Juventud (Blakeslee)

Book Reviews
A harrowing, international coming-of-age story, Juventud is unforgettable, erotic, and suspenseful. I was willing to follow the protagonist Mercedes anywhere, into the Cali nightclubs, to her shooting lessons, into bed with her lovers, and to the dangerous activist meetings and rallies that mark a point-of-no-return in her adolescence. This novel is part political thriller, part love story. It kept me up at night and that's the highest praise.
Patricia Henley, National Book Award finalist, author of Hummingbird House and In the River Sweet

Riveting, readable, and refreshingly rendered with the news of the world, Vanessa Blakeslee’s remarkable debut novel takes us inside Colombia through the eyes of Mercedes, a privileged half-Colombian girl who leaves what once was the safety of Papi’s hacienda to embark on a life conflicted by both disappointments and splendid achievements. [...] As Mercedes searches for sanctuary in the world, her story echoes the conflicts of our 21st Century’s transnational, uneasy global culture. Juventud is an important novel for our times about the end of innocence.
Xu Xi, author of Habit of a Foreign Sky

Local indie press Curbside Splendor continues to distinguish itself as a literary trendsetter with Blakeslee’s debut novel, Juventud. This is an ambitious, wide-ranging story about a privileged young Colombian woman. Class, family ties, and the blinding optimism of youth: Blakeslee isn’t shying away from some of the big, timeless issues.
Christine Sneed - Newcity Lit

Juventud makes an excellent pairing with Netflix's series "Narcos," which begins a few decades earlier and traces the rise of the Medellín Cartel. While the series—shot in Colombia—focuses on those who drove and helped maintain the violence there, Blakeslee's novel traces its eventual effects on one young woman's life. Together (and with the caveat that both take some poetic license), they're a crash course in the history of a place I didn't know at all.
Margot Harrison - The First 50 Pages

There’s plenty of moral ambiguity in Juventud (Youth) as well, but Vanessa Blakeslee’s focus is on the experiences of her narrator, Mercedes Martínez, rather than in exposing and criticizing policy.
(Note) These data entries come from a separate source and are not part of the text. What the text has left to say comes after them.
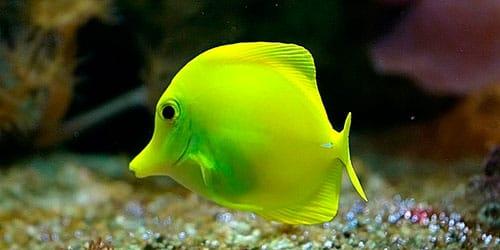 рыба снится к беременности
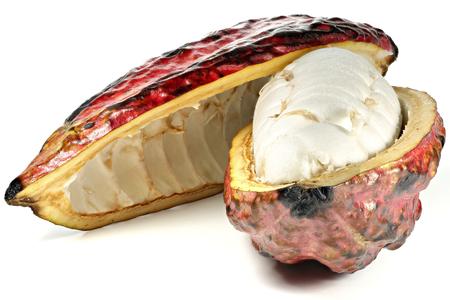 commodities: fruto del cacao aislada en el fondo blanco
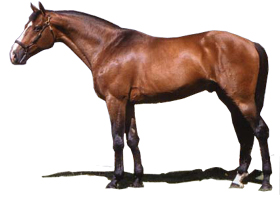The Selle Francais Horse Breed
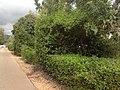 לאורך כביש 5 - מיכל מיכאלי מצלמת (8514480655).jpg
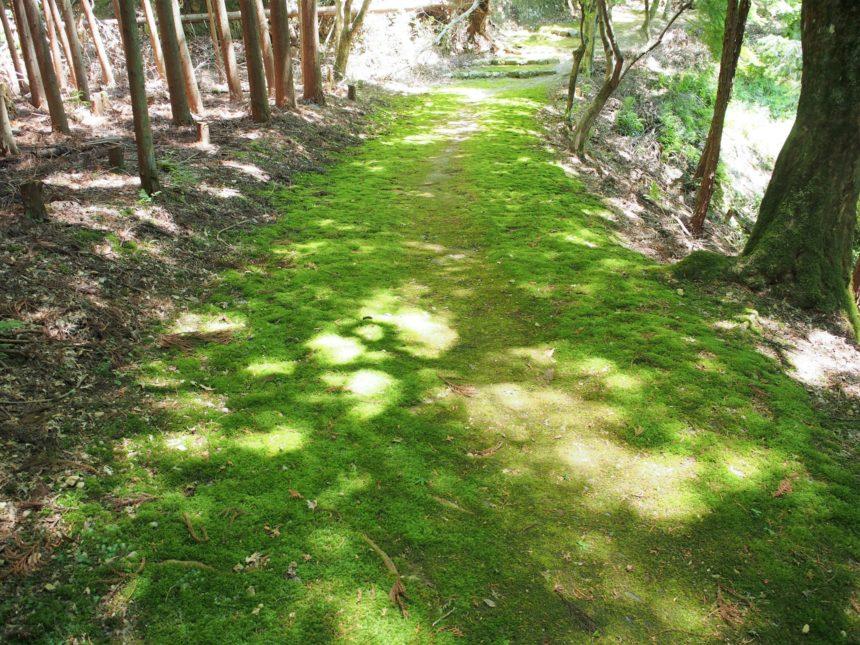 和気清麻呂公のお墓に続く苔の道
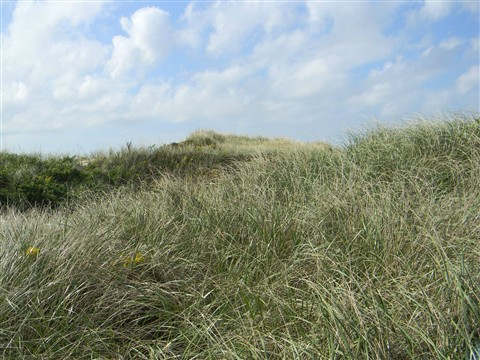 The Dunes at Eel Point Beach, Nantucket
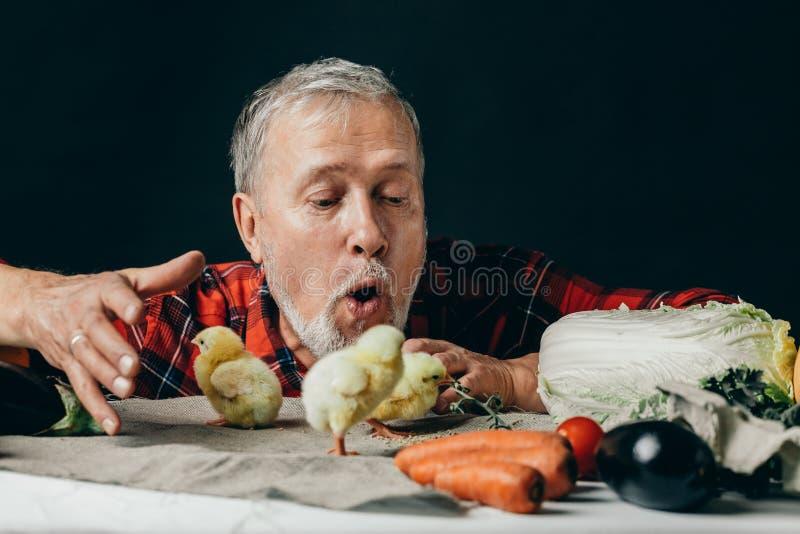 使用与鸡的老情感农夫 免版税库存照片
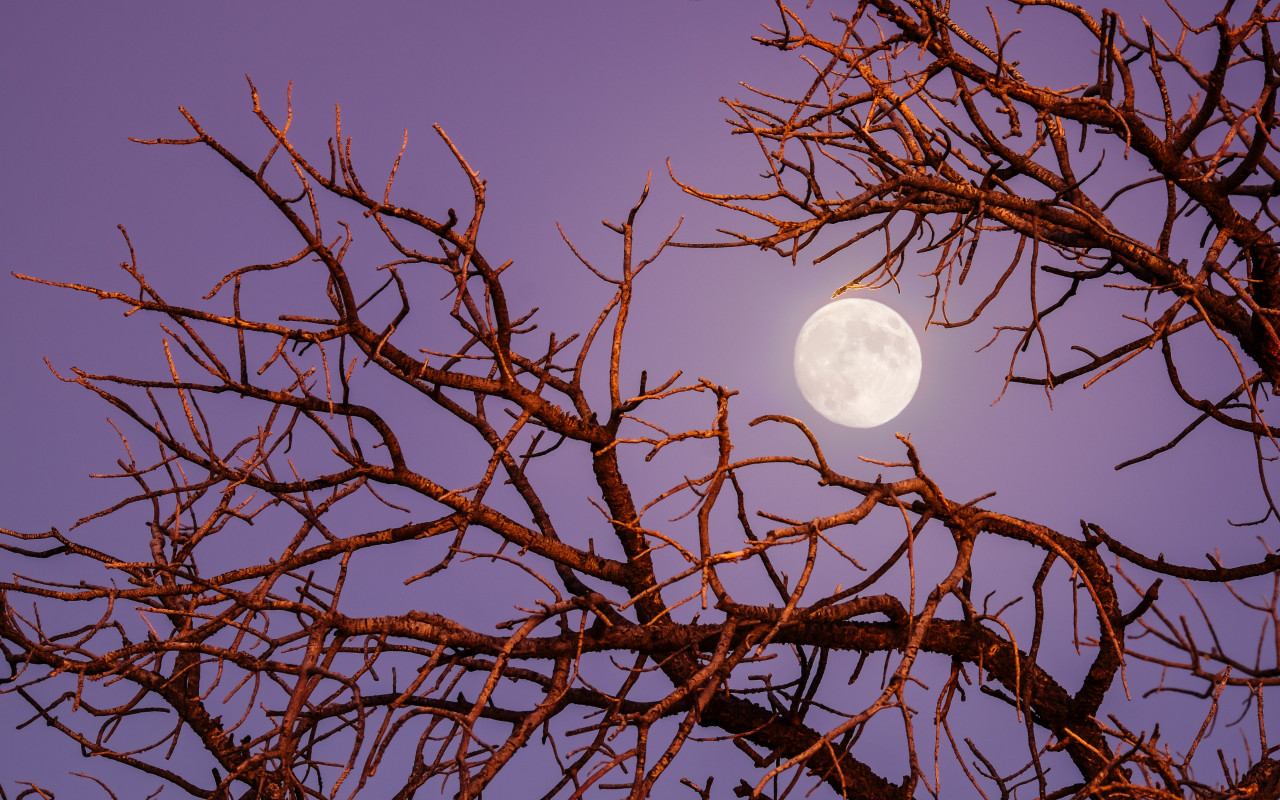 Twilight moon wallpaper 1280x800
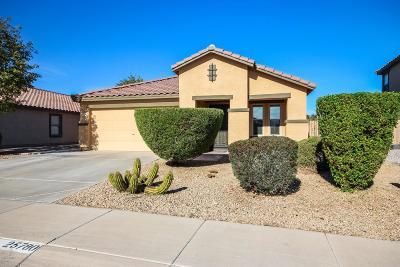 Buckeye Single Family Home For Sale: 25780 W Nancy Lane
From the opening pages, rich in detail and suspense, her novel is vivid and full of life…. If Juventud does have an agenda it must be this: As Colombia seeks peace–as in any other conflict zone on this earth–Blakeslee’s novel makes us ask how a person forgives and moves on when the truth remains veiled, when you can’t even be sure who or what is to blame and therefore who you must choose or refuse to forgive.”